Textauszug.
Editorial telegraph 1/1990 ( #11 )

Aus telegraph 01/1990, vom 8. Januar

Nachdem wir uns entschlossen haben, jedesmal wieder ein Editorial zu machen, statt den ewigen Spruch aus dem Computerarchiv anzufügen, möchten wir Euch zunächst den Zahn ziehen, daß wir alles wissen und Euch Lösungen oder gar die Lösung anbieten sollen. Wir sind DDR-Bürger wie Ihr und leben ebenso wie Ihr seit dem 7. Oktober in einem psychischen Dauererdbeben. „Wieviel Weltgeschichte“, fragte in diesen Tagen die ‚Süddeutsche Zeitung‘, „kann ein normaler Mensch täglich vertragen?“ Und wir DDR-Bürger sind eigentlich von Kindheit an besonders konstante Verhältnisse gewöhnt.

Gespeicherte Einträge:
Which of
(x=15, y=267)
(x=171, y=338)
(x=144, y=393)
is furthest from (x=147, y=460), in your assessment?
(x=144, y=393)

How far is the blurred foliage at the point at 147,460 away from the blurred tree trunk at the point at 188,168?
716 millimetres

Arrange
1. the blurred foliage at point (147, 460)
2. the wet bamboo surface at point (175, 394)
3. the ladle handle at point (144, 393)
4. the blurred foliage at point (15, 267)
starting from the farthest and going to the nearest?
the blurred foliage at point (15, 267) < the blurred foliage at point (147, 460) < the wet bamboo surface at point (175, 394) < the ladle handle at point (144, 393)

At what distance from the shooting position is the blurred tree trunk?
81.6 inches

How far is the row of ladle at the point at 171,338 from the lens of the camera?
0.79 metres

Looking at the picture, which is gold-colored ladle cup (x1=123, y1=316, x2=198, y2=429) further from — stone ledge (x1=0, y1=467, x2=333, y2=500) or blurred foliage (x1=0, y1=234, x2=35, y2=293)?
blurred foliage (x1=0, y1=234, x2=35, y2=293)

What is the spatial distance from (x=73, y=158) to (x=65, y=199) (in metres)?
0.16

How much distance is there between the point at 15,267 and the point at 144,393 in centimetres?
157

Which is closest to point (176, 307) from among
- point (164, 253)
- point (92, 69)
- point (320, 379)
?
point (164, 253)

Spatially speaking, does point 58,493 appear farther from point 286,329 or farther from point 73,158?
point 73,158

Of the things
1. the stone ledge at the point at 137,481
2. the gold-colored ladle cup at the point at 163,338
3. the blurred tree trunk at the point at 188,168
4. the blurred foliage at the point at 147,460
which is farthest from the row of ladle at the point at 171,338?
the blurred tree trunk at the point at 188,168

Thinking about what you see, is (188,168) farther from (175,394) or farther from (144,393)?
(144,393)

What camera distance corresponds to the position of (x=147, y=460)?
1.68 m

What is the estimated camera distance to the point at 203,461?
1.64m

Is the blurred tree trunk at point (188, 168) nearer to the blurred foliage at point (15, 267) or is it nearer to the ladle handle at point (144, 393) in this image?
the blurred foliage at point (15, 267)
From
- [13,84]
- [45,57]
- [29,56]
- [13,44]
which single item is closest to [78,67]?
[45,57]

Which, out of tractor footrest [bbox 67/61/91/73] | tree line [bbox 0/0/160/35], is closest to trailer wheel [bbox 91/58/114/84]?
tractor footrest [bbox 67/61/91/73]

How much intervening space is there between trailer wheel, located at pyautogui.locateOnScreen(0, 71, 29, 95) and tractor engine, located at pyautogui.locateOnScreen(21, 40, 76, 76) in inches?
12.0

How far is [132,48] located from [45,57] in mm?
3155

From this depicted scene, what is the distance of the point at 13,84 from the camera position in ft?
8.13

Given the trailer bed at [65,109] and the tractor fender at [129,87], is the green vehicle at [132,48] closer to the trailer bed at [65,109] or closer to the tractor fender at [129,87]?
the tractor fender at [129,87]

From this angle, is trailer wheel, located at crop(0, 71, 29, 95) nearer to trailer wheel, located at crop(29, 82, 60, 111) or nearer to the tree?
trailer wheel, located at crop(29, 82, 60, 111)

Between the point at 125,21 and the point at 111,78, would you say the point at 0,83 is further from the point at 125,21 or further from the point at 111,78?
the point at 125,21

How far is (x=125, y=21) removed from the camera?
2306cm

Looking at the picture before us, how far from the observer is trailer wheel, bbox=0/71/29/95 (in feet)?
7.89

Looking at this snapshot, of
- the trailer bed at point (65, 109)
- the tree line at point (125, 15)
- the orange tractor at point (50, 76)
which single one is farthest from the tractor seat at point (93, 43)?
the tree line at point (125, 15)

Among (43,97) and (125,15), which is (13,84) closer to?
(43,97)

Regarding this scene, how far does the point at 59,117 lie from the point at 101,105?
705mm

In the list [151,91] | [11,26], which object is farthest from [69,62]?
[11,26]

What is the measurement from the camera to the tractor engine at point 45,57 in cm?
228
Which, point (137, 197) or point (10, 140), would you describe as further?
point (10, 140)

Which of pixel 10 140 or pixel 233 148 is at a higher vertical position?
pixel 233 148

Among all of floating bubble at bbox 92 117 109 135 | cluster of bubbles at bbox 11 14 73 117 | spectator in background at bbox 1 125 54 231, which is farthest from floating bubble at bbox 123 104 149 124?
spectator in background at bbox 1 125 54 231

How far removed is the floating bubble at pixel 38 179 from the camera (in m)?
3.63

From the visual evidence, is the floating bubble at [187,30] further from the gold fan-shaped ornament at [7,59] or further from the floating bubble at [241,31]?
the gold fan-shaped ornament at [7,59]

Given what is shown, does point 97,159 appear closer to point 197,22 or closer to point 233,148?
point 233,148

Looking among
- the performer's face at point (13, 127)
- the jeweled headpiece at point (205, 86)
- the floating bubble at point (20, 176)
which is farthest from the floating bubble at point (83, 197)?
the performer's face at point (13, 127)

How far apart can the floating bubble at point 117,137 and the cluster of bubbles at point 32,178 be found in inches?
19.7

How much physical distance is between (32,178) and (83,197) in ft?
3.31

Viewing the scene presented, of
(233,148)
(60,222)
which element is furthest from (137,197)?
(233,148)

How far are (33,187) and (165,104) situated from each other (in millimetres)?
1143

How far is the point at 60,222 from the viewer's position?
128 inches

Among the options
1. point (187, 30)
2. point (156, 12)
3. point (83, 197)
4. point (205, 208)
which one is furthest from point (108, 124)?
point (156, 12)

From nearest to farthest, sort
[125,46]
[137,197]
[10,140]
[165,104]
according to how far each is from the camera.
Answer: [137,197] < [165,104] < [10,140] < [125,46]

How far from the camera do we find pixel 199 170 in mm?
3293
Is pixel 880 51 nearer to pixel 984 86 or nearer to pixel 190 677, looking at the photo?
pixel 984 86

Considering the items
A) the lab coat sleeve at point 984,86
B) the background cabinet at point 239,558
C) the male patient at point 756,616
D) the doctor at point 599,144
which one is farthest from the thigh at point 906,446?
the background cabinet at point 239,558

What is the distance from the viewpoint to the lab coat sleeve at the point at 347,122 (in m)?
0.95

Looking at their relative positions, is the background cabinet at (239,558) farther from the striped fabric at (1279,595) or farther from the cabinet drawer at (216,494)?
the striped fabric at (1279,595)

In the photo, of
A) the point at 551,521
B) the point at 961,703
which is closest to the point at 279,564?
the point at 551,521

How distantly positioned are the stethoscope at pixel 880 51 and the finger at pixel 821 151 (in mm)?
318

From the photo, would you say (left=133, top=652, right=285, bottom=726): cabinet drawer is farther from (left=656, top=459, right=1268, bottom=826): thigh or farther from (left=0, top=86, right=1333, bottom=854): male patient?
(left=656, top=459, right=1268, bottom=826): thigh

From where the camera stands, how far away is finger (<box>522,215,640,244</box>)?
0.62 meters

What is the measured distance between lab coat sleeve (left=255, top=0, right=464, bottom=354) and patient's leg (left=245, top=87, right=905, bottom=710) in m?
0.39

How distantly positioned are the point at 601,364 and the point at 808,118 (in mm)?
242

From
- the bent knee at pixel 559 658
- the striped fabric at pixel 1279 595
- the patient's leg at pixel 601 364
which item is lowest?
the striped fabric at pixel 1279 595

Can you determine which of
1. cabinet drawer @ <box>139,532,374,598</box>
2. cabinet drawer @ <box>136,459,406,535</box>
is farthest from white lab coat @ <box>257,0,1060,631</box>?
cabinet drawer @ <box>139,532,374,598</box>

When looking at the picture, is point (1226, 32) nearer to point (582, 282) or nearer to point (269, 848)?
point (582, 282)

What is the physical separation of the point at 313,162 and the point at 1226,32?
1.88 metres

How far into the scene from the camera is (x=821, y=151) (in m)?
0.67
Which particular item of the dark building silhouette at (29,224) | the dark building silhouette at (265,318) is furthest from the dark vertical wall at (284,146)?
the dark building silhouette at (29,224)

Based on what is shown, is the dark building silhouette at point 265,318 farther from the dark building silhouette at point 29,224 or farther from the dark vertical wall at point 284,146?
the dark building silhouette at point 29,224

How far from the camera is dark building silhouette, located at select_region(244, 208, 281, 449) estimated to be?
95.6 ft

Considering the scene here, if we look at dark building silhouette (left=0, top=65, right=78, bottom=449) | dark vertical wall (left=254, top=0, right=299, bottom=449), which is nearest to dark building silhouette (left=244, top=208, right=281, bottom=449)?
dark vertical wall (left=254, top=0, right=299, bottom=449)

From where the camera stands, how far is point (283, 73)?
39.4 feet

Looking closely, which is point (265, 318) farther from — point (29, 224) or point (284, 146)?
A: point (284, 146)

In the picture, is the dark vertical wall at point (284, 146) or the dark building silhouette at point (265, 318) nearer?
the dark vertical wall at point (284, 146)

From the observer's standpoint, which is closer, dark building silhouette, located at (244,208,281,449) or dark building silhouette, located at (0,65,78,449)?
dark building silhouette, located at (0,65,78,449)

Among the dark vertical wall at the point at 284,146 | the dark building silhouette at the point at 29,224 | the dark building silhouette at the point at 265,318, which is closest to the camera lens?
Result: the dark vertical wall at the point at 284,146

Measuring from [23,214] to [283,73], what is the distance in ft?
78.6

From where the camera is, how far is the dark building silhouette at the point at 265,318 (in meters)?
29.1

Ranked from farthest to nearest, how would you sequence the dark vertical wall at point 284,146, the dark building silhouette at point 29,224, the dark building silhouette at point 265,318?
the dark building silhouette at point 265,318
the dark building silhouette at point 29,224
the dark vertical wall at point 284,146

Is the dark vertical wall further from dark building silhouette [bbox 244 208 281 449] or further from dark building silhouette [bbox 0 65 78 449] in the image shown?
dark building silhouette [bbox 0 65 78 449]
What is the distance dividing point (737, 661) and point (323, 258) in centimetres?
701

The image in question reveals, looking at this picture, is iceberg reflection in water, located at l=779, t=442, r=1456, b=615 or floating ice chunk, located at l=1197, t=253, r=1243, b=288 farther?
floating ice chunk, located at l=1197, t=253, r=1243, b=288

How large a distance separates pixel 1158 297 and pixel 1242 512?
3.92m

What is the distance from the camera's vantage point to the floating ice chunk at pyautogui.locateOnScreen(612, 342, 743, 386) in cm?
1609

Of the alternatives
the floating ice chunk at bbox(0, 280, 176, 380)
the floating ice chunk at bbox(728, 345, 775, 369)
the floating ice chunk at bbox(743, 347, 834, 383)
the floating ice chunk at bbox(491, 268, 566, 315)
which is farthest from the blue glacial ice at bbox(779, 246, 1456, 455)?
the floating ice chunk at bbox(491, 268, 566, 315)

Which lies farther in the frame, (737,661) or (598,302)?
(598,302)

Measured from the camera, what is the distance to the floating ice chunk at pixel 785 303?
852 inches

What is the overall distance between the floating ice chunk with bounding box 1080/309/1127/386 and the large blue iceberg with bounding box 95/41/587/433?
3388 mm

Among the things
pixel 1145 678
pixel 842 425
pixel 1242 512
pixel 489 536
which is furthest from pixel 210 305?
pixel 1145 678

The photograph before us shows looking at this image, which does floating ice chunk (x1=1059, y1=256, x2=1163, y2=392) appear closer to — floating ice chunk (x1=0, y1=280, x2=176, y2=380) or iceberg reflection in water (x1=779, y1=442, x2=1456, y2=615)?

Aufgaben.
a: Fassen Sie bitte den Absatz des Editorials, der mit „Nachdem wir uns entschlossen haben“ beginnt, kürzer zusammen und behalten Sie seine wichtigsten Aussagen bei.
b: Schreiben Sie das Editorial im Anschluss an seinen letzten Satz weiter.
Das Material ist vom Editorial unabhängig und steht für sich.

Lösungen.
a: Die Redaktion schreibt künftig jedes Mal ein eigenes Editorial, statt den ewigen Spruch aus dem Computerarchiv anzufügen. Sie stellt klar, dass sie weder alles weiß noch Lösungen anbieten kann: Sie besteht aus DDR-Bürgern wie die Leser, die seit dem 7. Oktober in einem psychischen Dauererdbeben leben. Dazu zitiert sie die Frage der ‚Süddeutschen Zeitung‘, wie viel Weltgeschichte ein normaler Mensch täglich verträgt, zumal DDR-Bürger von Kindheit an besonders konstante Verhältnisse gewöhnt sind.

b:
Natürlich, die „Umweltblätter“ sind bei der heutigen Nachrichtenflut in ihrer alten Form nicht wieder­zubeleben (eine genaue Mitte zwischen Nachrichtenblatt und Zeitschrift). Fortgeführt aber wird vom „telegraph“ der bewährte Ansatz, „daß das Gute nicht von Oben kommt“, wenn sich auch das „Oben“ verändert haben mag und ständig weiter verändert. Ob wir ein verfolgtes Untergrundblatt bleiben, oder demnächst vielleicht legalisiert werden, wir bleiben stets im Widerstand gegen jede Form von Herrschaftsanmaßung, ob sie nun Krenz, Modrow, Thyssen, Kohl oder sonstwie heißt. Und wir haben uns vorgenommen, jede kleinere oder größere Schweinerei, die wir ent­decken, unbarmherzig ans Licht der Öffentlichkeit zu bringen.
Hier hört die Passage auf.